* _GIVEN TEXT_
——————————

If the Tribunal fails to consider a contention that the applicant fears persecution for a particular reason which, if accepted, would justify concluding that the applicant has satisfied the relevant criterion, and if that contention is supported by probative material, the Tribunal will have failed in the discharge of its duty, imposed by s414, to conduct a review of the decision. This is a matter of substance, not a matter of the form of the Tribunal's published reasons for decision.
Mr Ek claims that the practice of the CPP in demanding that people change political allegiance is supported by an article of the Institute of South East Asian Studies (CB 70):
There were repeated, and it would appear well-founded, allegations that the CPP engaged in practices designed to intimidate voters to cast their ballots in its favour. These practices included having prospective voters swear oaths of loyalty to the CPP in front of vessels containing water and a bullet – a variation on a long established Cambodian oath-taking ritual, with the none-too-subtle suggestion being that failure to honour the oath could lead to their death.
Mr Ek submits that the report makes reference to gruesome methods by which voters were forced to vote for the CPP. Therefore, it would indicate that the claim of forced allegiance made by the applicant, an active opposition member, contains a degree of truth.
Mr Potts submits that to the extent that the second ground refers to a failure to provide reasons, as was argued in the first ground, a breach of s.430 does not constitute jurisdictional error. He further submits that the second ground seems to complain that the Tribunal failed to deal adequately with the claim that the applicant had been threatened by members of the ruling CPP. The passage from the Tribunal’s reasons reproduced at [21] above, shows the Tribunal was quite aware that this claim was made. The passage reproduced at [22] above shows that the Tribunal dealt with the applicant’s claim on the basis that a person of his background no longer suffered any risk of persecution because of changes which had taken place in Cambodia. Mr Potts submits that this was all the Tribunal needed to do to deal with this aspect of the applicant’s claim.
Mr Potts argues that the passage relied upon by Mr Ek from Yusuf does not provide any statement of the law that a breach of s.430 constitutes jurisdictional error. To the contrary, Yusuf stated that a failure to comply with s.430 may evidence some other form of jurisdictional error, such as a failure to take into account relevant considerations, see Applicant WAEE v Minister for Immigration at [46] – [47] per French, Sackville and Hely JJ:
46. It is plainly not necessary for the Tribunal to refer to every piece of evidence and every contention made by an applicant in its written reasons. It may be that some evidence is irrelevant to the criteria and some contentions misconceived. Moreover, there is a distinction between the Tribunal failing to advert to evidence which, if accepted, might have led it to make a different finding of fact (cf Minister for Immigration and Multicultural Affairs v Yusuf (2001) 206 CLR 323 at [87]-[97]) and a failure by the Tribunal to address a contention which, if accepted, might establish that the applicant had a well-founded fear of persecution for a Convention reason. The Tribunal is not a court. It is an administrative body operating in an environment which requires the expeditious determination of a high volume of applications. Each of the applications it decides is, of course, of great importance. Some of its decisions may literally be life and death decisions for the applicant. Nevertheless, it is an administrative body and not a court and its reasons are not to be scrutinised `with an eye keenly attuned to error'. Nor is it necessarily required to provide reasons of the kind that might be expected of a court of law.

——————————

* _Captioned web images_
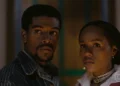 Tonho (Ronald Sotto) e Alika (Duda Santos) em A Nobreza do Amor (Foto: Reprodução/TV Globo)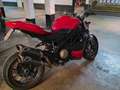 Ducati Streetfighter 1098 Czerwony - thumbnail 3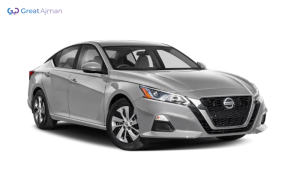 Silver NISSAN SENTRA 2018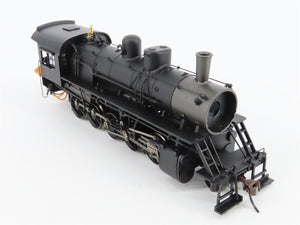 HO Bachmann Spectrum 81701 Unlettered 2-10-0 Russian Decapod Steam - DCC Ready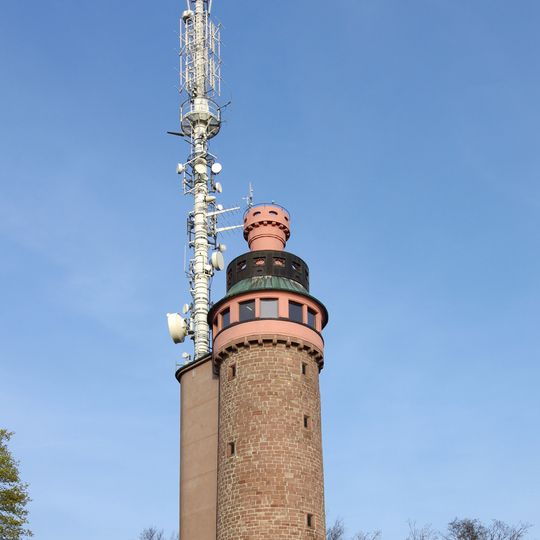 Merkurturm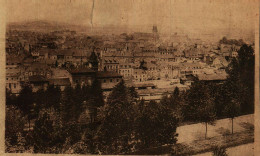 ESCH-SUR-ALZETTE  - Vue Partielle - Esch-sur-Alzette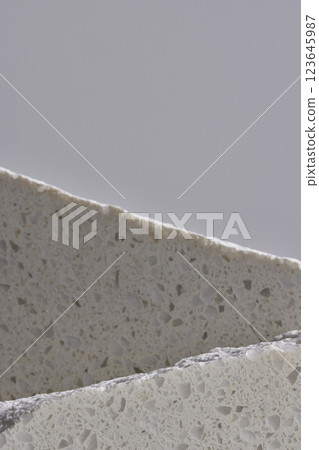 The Beauty of Stone Texture background. 123645987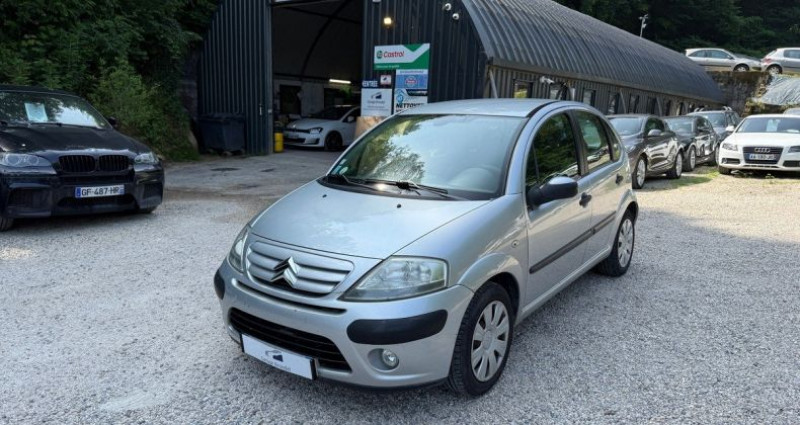 Citroen C3 1.4i 90cv BVA Stop&Start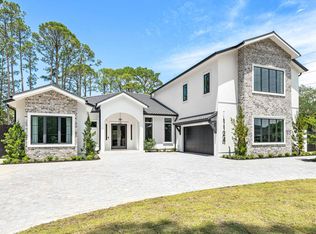 1124 Thompson Rd, Pt Washington, FL 32459
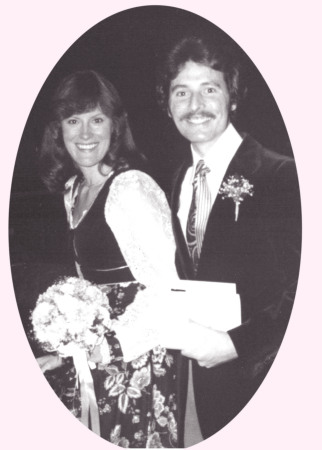 Wedding Day 1977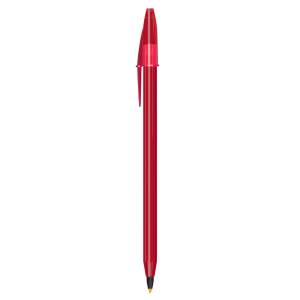 BOLIGRAFO ROJO JOYAS (JOYAS - PLÁSTICO)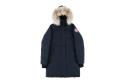 Canada Goose Women's Shelburne Parka 'Navy'
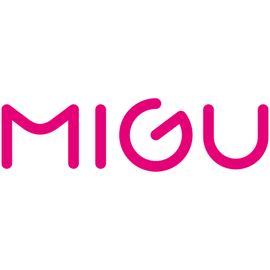 咪咕互动娱乐有限公司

——————————

* _EXERCISE DETAILS_
Reproduce the given text from "If the Tribunal" up to and including "reasons for decision.", swapping in "supporting evidence" wherever "probative material" appears.

* _RESPONSE TO THE TASK_
If the Tribunal fails to consider a contention that the applicant fears persecution for a particular reason which, if accepted, would justify concluding that the applicant has satisfied the relevant criterion, and if that contention is supported by supporting evidence, the Tribunal will have failed in the discharge of its duty, imposed by s414, to conduct a review of the decision. This is a matter of substance, not a matter of the form of the Tribunal's published reasons for decision.